In quest’ottica, si inquadrano progetti socio-riabilitativi come IV Piano, attivo da circa 9 anni all’interno della Casa Circondariale di Poggioreale, che affronta il tema delle dipendenze. L’intervento, promosso dal Dipartimento Dipendenze della Asl Napoli 1 Centro – in stretta integrazione con la Direzione di Poggioreale – insieme al gruppo di imprese sociali Gesco attraverso la cooperativa sociale Era, realizza nel carcere napoletano opportunità di socializzazione e uno sportello per l’implementazione di misure alternative rivolte alle persone con dipendenze del territorio della Asl Napoli 1 Centro, creando occasioni concrete di inclusione sociale e riempiendo la vita troppo vuota dei detenuti.

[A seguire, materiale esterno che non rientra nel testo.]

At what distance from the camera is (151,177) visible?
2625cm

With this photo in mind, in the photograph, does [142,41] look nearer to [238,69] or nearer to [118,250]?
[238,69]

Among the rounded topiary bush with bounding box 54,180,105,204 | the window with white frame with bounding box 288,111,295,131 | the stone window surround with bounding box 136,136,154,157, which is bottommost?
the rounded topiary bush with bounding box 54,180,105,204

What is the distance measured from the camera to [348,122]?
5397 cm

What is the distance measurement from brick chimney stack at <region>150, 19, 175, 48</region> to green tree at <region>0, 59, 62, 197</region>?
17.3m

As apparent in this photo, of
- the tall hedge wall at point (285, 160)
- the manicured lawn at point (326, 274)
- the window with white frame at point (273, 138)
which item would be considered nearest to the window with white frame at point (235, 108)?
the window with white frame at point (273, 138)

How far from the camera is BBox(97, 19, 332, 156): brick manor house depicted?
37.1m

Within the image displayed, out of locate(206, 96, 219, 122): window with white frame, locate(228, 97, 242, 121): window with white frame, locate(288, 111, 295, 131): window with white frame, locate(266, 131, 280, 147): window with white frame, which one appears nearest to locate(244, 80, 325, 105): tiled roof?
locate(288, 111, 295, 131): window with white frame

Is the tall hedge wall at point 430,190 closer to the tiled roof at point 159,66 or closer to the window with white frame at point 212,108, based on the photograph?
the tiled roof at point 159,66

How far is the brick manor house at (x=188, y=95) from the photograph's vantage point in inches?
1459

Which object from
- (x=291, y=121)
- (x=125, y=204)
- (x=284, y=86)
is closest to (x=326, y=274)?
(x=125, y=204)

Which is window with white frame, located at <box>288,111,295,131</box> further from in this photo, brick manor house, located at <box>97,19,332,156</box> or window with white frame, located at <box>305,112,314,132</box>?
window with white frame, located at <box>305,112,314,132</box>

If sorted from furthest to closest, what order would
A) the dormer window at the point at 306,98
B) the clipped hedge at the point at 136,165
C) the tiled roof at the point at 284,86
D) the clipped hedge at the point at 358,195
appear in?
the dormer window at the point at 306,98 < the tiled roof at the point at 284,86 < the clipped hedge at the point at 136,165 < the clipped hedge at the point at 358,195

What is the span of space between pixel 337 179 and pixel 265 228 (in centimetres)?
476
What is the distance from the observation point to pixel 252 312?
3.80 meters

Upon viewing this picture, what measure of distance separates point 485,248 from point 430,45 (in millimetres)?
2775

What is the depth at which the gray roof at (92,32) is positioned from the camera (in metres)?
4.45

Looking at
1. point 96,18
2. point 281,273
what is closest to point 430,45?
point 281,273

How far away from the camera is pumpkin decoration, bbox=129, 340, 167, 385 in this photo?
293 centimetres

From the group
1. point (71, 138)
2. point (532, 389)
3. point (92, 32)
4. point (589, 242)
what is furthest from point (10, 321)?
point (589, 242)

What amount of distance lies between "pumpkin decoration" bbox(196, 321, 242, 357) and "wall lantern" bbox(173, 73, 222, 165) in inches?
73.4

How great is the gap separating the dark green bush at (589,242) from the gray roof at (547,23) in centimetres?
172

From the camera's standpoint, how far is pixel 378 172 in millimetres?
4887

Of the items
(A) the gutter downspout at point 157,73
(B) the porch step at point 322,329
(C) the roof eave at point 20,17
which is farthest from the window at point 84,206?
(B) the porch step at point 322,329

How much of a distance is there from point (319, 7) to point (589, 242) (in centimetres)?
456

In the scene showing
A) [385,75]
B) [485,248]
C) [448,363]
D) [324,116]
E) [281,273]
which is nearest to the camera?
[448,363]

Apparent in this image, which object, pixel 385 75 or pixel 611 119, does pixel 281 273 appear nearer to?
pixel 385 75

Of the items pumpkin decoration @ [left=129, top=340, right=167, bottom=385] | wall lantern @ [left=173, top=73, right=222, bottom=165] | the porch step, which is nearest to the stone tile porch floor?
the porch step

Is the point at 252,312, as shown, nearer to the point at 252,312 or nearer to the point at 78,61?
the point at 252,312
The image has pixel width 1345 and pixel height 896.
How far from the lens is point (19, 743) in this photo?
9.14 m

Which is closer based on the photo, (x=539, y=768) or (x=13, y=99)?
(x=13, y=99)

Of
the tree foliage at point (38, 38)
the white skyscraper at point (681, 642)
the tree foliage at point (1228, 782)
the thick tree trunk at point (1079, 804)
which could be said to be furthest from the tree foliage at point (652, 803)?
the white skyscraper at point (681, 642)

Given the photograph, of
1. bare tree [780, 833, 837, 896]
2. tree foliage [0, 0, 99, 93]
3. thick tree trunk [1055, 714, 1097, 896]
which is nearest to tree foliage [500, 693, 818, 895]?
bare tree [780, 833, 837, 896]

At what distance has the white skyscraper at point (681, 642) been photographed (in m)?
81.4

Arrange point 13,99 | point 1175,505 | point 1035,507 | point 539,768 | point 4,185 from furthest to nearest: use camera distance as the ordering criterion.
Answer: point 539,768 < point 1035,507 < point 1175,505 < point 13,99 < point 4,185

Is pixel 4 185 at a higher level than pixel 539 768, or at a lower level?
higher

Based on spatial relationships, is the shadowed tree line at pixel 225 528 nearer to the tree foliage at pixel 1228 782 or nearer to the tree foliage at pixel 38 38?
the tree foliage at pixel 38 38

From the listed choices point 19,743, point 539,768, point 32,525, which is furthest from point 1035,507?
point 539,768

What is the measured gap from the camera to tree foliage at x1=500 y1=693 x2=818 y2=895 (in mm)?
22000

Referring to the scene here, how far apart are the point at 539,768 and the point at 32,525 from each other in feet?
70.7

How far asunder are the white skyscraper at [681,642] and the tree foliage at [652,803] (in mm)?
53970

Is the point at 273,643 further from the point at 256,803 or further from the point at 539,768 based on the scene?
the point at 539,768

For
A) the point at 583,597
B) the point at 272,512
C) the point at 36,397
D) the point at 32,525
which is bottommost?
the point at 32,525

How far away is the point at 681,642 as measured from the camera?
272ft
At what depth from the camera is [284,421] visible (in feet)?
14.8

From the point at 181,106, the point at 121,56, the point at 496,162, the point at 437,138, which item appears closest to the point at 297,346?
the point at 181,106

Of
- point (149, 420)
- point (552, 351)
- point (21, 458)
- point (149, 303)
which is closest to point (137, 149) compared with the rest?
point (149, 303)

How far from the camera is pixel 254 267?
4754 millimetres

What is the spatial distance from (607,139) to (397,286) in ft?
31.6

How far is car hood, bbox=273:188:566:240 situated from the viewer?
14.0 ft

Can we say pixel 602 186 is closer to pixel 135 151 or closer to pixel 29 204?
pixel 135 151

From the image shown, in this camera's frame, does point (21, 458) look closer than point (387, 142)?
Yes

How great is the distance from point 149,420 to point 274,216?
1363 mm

Un altro esempio di buona pratica in cui si lavora sulle abilità dei reclusi per facilitare il loro reinserimento sociale e lavorativo, è rappresentato dal progetto della pizzeria Brigata Caterina, promosso dalla Casa Circondariale “Giuseppe Salvia” Poggioreale e realizzato da Gesco in ATI con APL lavoro, che ha permesso l’attivazione di un percorso di formazione e accompagnamento all’inserimento lavorativo per 20 detenuti che sono diventati pizzaioli. Allo stesso tempo, ha dato l’opportunità ad alcuni di loro di essere assunti nel laboratorio di pizzeria all’interno dell’istituto Salvia, che oggi sforna ottime pizze per tutta la popolazione carceraria.

Si tratta di due casi esemplari in cui la cooperazione sociale, lavorando in integrazione con il pubblico, ha un ruolo determinante e prezioso nel creare le premesse perché queste persone abbiano una seconda chance e possano tornare a credere in se stesse, una volta uscite di prigione. Ma non basta, il terzo settore potrebbe continuare a prendersene cura, sostenendone i percorsi di inserimento lavorativo come quelli familiari, rappresentando anche un ponte con le imprese da coinvolgere in percorsi virtuosi e di sostegno all’emancipazione, seguendone insomma il cosiddetto follow-up.

Si tratta di un’enorme risorsa, il cui ruolo va nuovamente valorizzato, in un’ottica di ridefinizione di un patto strategico che punti ad allargare e rafforzare l’efficacia della funzione pubblica dei servizi e l’integrazione con le esperienze sociali.